Partout aujourd’hui, notre espèce réexamine sa place et ses responsabilités par rapport au reste du vivant. Dans les débats sur la fin de la nature et le besoin de réensauvagement, personne ne parle jamais de jardins. Pourtant, dans les pays occidentaux leur surface dépasse de beaucoup celle des réserves naturelles : même le plus petit jardin peut compter. Pourquoi, alors, les oublie-t- on et en quoi peuvent-ils espérer contribuer à l’avenir du vivant ?
Dans cet essai foisonnant, Louisa Jones propose des réponses à la fois historiques, philosophiques et pratiques. Elle survole d’abord l’héritage occidental du “sauvage” dans ses rapports parfois surprenants aux jardins : du Paléolithique jusqu’au nouveau land art, en passant par la wilderness américaine et l’horticulture “anglaise”. Aux jardiniers, elle offre un riche tissage de témoignages et de conseils pratiques cueillis chez les spécialistes du monde entier. Le “jardinier ensauvagé” observe d’abord les écosystèmes existants pour mieux y insérer son territoire personnel. L’humain ne domine plus, ne s’efface pas non plus, mais enrichit ce lieu partagé pour un bénéfice réciproque. Son jardinage régénère les sols, la biodiversité, les conditions mêmes d’un épanouissement où beauté, sensualité, créativité et productivité se mélangent. Partagé, le jardin ensauvagé glisse vers la forêt-jardin de la permaculture, les fermes sauvages, les tiers-lieux. Il rejoint la petite polyculture paysanne et surtout l’exemple méditerranéen, exceptionnel par sa résilience et sa biodiversité.
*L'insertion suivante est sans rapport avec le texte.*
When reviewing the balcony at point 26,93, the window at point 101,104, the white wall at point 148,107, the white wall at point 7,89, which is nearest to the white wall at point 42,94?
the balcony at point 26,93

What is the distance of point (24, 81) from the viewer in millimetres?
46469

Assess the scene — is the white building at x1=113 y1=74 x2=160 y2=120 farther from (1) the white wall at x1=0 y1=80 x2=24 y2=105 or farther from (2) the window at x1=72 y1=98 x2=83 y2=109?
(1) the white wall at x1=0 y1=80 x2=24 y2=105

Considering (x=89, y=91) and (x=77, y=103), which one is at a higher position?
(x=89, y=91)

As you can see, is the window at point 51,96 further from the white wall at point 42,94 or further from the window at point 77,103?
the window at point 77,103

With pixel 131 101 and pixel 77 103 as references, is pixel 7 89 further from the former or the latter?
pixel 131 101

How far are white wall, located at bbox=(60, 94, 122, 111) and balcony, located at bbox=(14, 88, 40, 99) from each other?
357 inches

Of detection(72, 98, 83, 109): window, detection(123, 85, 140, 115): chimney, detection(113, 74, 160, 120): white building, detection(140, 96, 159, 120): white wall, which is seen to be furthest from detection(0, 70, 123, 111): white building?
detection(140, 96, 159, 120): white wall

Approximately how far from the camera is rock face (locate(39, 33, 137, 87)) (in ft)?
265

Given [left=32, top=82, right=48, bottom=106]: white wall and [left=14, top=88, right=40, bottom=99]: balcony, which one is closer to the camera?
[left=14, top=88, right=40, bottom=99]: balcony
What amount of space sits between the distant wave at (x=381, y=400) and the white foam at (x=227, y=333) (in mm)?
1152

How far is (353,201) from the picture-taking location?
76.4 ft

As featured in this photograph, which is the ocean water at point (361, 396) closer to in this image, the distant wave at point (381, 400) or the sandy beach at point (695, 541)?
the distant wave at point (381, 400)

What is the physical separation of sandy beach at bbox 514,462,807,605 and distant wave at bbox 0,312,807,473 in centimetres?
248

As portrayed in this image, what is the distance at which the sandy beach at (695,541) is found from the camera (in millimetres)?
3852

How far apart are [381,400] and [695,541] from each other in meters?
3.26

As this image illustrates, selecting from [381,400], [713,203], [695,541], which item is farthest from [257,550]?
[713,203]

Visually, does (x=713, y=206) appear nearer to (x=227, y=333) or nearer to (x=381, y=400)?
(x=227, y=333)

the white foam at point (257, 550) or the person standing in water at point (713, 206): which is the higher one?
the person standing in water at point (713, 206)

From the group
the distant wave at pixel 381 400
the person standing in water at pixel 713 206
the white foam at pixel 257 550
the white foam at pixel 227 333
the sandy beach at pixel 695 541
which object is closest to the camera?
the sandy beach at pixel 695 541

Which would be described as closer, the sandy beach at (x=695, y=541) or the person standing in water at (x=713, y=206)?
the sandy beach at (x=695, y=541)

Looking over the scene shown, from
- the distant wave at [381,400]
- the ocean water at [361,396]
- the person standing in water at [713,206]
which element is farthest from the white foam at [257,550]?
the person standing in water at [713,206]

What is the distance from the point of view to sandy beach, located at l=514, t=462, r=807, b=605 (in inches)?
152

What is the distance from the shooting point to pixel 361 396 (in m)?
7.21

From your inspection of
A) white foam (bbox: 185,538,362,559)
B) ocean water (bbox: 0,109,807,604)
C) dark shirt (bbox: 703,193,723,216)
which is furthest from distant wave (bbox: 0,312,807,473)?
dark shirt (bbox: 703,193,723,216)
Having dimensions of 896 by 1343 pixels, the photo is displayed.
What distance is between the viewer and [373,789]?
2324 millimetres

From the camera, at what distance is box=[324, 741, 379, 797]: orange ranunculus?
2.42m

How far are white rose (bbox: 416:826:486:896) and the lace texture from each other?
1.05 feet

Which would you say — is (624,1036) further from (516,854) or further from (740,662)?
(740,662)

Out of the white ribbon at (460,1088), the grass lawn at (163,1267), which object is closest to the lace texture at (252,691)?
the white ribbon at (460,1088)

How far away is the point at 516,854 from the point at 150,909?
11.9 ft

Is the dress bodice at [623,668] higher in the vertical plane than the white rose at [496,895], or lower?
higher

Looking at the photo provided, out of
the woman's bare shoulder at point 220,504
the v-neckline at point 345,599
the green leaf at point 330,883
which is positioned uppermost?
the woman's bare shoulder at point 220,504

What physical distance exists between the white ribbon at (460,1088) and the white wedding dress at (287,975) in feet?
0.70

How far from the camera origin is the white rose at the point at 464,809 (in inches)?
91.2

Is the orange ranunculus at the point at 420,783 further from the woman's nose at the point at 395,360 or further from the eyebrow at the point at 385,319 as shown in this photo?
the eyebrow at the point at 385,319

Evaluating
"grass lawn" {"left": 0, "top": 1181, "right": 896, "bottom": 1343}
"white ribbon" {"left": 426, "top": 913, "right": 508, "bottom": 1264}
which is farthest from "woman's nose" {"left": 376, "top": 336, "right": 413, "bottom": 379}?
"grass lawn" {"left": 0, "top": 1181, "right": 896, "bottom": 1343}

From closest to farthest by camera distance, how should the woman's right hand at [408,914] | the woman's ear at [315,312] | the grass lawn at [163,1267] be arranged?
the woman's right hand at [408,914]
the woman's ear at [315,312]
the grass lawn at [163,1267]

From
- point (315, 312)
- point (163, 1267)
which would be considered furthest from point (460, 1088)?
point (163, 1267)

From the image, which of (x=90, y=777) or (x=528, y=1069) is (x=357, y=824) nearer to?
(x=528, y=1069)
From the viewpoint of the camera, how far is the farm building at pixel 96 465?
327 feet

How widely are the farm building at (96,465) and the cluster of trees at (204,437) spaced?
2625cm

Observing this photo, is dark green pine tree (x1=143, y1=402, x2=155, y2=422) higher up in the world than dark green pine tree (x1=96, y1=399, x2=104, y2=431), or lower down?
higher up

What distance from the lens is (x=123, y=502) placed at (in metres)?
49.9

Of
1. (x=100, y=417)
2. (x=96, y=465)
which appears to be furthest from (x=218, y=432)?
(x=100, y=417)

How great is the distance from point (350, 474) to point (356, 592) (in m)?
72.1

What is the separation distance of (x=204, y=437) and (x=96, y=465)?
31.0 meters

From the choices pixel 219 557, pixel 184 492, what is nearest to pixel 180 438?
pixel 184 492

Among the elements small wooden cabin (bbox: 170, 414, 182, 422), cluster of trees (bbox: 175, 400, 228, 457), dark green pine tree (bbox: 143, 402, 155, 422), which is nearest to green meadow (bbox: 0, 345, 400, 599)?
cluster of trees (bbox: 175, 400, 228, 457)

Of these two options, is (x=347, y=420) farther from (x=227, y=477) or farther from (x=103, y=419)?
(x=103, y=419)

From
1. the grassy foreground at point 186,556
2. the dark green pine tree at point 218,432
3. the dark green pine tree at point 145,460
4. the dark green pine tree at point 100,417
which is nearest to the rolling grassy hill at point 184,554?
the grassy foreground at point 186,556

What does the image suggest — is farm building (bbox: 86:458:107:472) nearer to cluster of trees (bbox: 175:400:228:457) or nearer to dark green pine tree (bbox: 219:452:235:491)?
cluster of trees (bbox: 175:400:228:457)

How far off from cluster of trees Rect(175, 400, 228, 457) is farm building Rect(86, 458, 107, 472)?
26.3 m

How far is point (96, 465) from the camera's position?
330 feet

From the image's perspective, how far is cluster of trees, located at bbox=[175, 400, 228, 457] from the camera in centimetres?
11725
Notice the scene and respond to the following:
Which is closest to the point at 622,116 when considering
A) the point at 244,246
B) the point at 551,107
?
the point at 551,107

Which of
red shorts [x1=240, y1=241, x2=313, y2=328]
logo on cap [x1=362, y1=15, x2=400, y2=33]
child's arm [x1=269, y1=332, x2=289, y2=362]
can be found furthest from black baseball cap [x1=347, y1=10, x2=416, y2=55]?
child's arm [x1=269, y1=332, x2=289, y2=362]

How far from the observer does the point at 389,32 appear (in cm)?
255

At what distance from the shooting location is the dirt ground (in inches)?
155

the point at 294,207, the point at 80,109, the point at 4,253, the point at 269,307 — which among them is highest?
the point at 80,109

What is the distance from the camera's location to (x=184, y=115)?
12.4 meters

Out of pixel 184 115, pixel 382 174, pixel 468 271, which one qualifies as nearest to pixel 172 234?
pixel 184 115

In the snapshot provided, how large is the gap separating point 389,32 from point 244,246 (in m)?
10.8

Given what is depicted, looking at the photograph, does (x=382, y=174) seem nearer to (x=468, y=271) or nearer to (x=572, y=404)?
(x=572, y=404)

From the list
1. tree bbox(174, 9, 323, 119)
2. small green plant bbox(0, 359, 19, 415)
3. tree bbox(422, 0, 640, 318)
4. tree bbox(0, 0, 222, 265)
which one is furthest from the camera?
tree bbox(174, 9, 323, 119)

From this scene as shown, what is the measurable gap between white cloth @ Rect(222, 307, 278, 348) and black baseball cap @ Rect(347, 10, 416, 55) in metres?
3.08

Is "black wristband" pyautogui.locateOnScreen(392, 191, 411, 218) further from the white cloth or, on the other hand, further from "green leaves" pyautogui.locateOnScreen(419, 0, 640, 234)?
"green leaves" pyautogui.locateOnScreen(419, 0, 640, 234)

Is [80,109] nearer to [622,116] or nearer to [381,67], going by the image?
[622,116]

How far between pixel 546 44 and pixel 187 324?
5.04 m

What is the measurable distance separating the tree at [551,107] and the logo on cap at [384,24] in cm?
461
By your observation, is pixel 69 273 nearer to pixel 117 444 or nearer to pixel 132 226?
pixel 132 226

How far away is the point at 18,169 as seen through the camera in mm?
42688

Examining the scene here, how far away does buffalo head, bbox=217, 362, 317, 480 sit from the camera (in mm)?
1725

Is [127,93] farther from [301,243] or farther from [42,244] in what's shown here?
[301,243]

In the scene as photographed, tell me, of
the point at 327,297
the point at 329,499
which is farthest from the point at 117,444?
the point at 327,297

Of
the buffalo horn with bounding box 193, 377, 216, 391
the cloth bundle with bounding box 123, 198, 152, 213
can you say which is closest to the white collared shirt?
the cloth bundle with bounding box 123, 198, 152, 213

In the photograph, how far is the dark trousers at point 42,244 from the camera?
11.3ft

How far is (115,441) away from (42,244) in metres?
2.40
Et dans notre monde précaire, abîmé, le jardin ensauvagé devient un “lieu de résurgence” semblable aux mosaïques, patchs et clairières loués par certains écologues, où s’inventent de nouvelles manières de bien vivre. Ensauvager son jardin, c’est participer de façon immédiate et personnelle à la polyphonie du vivant.